• **GOAL OF THE EXERCISE**
Quote the passage of the FTSE 100 article that begins with "Shell is forecast" and ends after "10.7% a year.", word for word.

• **TEXT BLOCK**
★ ★ ★ ★ ★
LONDON -- Since the beginning of 2013, the FTSE 100 is up 6.5%. Not every share has joined the bull market, though. Here are the 10 largest FTSE 100 companies that are trading within 12% of their lowest price in a year. These shares could rise fast if they can demonstrate an improvement in their fortunes. These five stood out in particular.
Royal Dutch Shell
Royal Dutch Shell (LSE:RDSB) is one of the FTSE 100's true titan companies. The company has more than a century of history behind it, operates in 90 countries around the world and employs 90,000 people. So famous around the world, Shell even makes it into a gag in the Marilyn Monroe film "Some Like it Hot."
Shell is synonymous with financial strength. The shareholder dividend has not been cut since the end of the Second World War. In 2013, Shell is expected to pay out more in shareholder dividends than any other company in the FTSE 100.
Shell is forecast to make $4.32 per share in 2013, paying a dividend of $1.87. That equates to a 2013 price-to-earnings (P/E) ratio of 8, with a forecast yield of 5.4%.
In the last five years, Imperial Tobacco (LSE:IMB) has increased its dividend by an average of 11.9% per year. In that time, earnings per share (EPS) has increased by an average of 10.7% a year.
Imperial has increased shareholder value by leveraging its brands (Davidoff, Gauloises, West) and its dedicated (addicted) customer base. It is surprising, therefore, to see the shares of a successful company trading within 3% of their low for the year.
★ ★ ★ ★ ★
Spatial grounding data

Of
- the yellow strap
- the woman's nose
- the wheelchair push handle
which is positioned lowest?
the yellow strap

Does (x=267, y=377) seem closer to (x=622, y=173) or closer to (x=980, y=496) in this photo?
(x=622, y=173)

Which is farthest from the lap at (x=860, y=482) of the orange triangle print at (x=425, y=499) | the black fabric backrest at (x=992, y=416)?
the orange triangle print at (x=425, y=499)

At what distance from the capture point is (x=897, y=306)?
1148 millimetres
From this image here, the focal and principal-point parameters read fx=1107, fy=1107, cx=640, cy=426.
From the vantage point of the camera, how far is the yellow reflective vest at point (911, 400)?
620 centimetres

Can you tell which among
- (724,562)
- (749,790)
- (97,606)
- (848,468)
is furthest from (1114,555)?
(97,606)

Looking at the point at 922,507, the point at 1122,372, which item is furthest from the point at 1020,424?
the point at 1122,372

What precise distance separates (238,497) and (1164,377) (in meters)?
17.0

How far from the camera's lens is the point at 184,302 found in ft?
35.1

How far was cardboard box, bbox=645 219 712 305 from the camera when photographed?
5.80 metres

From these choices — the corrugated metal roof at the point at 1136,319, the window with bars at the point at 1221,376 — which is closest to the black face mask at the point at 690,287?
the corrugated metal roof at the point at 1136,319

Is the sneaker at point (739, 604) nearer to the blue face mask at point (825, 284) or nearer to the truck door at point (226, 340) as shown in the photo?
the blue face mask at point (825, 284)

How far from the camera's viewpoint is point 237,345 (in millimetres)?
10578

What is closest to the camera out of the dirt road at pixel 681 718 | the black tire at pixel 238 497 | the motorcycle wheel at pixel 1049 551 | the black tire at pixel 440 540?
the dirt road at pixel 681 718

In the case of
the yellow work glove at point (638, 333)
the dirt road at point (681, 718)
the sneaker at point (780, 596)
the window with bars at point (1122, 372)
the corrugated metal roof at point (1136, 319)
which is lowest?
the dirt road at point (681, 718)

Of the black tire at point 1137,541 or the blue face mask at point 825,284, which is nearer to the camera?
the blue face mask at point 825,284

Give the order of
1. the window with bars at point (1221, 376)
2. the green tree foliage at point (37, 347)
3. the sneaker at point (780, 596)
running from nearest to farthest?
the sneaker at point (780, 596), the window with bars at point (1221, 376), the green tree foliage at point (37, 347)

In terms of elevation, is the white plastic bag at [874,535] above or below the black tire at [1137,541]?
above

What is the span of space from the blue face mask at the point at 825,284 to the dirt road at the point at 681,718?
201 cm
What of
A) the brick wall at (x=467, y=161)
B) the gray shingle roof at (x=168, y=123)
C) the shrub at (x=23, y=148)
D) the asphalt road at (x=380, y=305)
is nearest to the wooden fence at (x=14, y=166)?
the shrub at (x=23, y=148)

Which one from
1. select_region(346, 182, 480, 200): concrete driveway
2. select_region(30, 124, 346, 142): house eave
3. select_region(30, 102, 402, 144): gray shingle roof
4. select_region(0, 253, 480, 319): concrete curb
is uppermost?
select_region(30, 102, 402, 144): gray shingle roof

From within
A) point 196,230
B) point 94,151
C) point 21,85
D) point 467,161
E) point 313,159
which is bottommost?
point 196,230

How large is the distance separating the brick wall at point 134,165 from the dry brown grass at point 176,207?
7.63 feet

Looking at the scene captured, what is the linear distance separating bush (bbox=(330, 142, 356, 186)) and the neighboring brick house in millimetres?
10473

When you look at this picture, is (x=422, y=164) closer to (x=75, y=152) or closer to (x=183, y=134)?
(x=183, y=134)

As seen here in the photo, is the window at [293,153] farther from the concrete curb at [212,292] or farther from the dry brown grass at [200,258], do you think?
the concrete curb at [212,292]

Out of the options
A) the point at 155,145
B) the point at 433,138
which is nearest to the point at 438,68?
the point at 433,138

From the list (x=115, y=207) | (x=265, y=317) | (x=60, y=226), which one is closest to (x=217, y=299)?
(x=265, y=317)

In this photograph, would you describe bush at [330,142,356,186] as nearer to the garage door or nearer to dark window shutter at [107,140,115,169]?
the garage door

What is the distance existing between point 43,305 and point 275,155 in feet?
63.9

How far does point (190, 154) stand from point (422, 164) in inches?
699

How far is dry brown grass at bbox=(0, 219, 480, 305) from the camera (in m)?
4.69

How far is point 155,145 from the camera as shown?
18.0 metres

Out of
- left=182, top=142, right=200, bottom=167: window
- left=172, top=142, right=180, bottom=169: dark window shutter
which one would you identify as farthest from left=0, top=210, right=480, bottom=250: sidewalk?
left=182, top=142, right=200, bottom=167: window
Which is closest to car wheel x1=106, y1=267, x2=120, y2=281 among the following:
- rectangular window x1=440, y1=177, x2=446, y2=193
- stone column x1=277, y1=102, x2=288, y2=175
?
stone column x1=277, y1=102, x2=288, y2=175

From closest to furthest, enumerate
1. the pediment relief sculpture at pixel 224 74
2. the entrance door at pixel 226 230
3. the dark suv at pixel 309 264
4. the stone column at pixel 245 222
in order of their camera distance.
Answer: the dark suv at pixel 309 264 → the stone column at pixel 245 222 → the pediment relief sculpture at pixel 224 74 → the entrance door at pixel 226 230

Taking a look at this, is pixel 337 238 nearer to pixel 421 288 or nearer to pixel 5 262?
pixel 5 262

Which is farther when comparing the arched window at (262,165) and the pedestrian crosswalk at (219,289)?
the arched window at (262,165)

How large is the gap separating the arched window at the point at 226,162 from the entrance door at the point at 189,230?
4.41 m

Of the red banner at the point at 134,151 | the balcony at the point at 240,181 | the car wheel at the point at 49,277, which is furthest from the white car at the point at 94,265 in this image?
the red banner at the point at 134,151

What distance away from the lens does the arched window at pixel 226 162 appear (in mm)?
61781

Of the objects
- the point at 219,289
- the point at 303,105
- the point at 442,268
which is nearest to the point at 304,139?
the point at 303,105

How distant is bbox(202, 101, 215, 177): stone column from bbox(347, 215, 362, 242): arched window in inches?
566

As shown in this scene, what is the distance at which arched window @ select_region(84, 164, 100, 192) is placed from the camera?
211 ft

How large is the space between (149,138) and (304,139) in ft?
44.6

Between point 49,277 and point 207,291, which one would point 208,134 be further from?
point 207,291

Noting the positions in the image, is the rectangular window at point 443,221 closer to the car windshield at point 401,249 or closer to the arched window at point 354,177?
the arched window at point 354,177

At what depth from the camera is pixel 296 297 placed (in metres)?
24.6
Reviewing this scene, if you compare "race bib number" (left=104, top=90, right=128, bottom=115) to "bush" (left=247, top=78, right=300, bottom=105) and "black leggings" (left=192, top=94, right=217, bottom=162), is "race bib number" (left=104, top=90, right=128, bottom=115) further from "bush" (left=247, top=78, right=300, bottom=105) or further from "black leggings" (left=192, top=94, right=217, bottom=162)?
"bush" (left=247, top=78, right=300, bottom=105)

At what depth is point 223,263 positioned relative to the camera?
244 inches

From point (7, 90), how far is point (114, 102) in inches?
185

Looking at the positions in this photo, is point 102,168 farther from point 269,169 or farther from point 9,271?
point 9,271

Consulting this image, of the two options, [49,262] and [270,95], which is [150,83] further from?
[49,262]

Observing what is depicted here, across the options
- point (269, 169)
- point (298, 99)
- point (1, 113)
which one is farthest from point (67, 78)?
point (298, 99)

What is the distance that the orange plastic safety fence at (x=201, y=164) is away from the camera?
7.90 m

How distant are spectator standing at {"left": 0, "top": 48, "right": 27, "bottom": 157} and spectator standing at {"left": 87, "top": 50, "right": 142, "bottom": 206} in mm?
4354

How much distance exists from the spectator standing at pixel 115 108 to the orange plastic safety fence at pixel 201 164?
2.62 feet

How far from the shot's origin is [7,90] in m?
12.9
★ ★ ★ ★ ★
• **RESULT FOR THIS TASK**
Shell is forecast to make $4.32 per share in 2013, paying a dividend of $1.87. That equates to a 2013 price-to-earnings (P/E) ratio of 8, with a forecast yield of 5.4%.
In the last five years, Imperial Tobacco (LSE:IMB) has increased its dividend by an average of 11.9% per year. In that time, earnings per share (EPS) has increased by an average of 10.7% a year.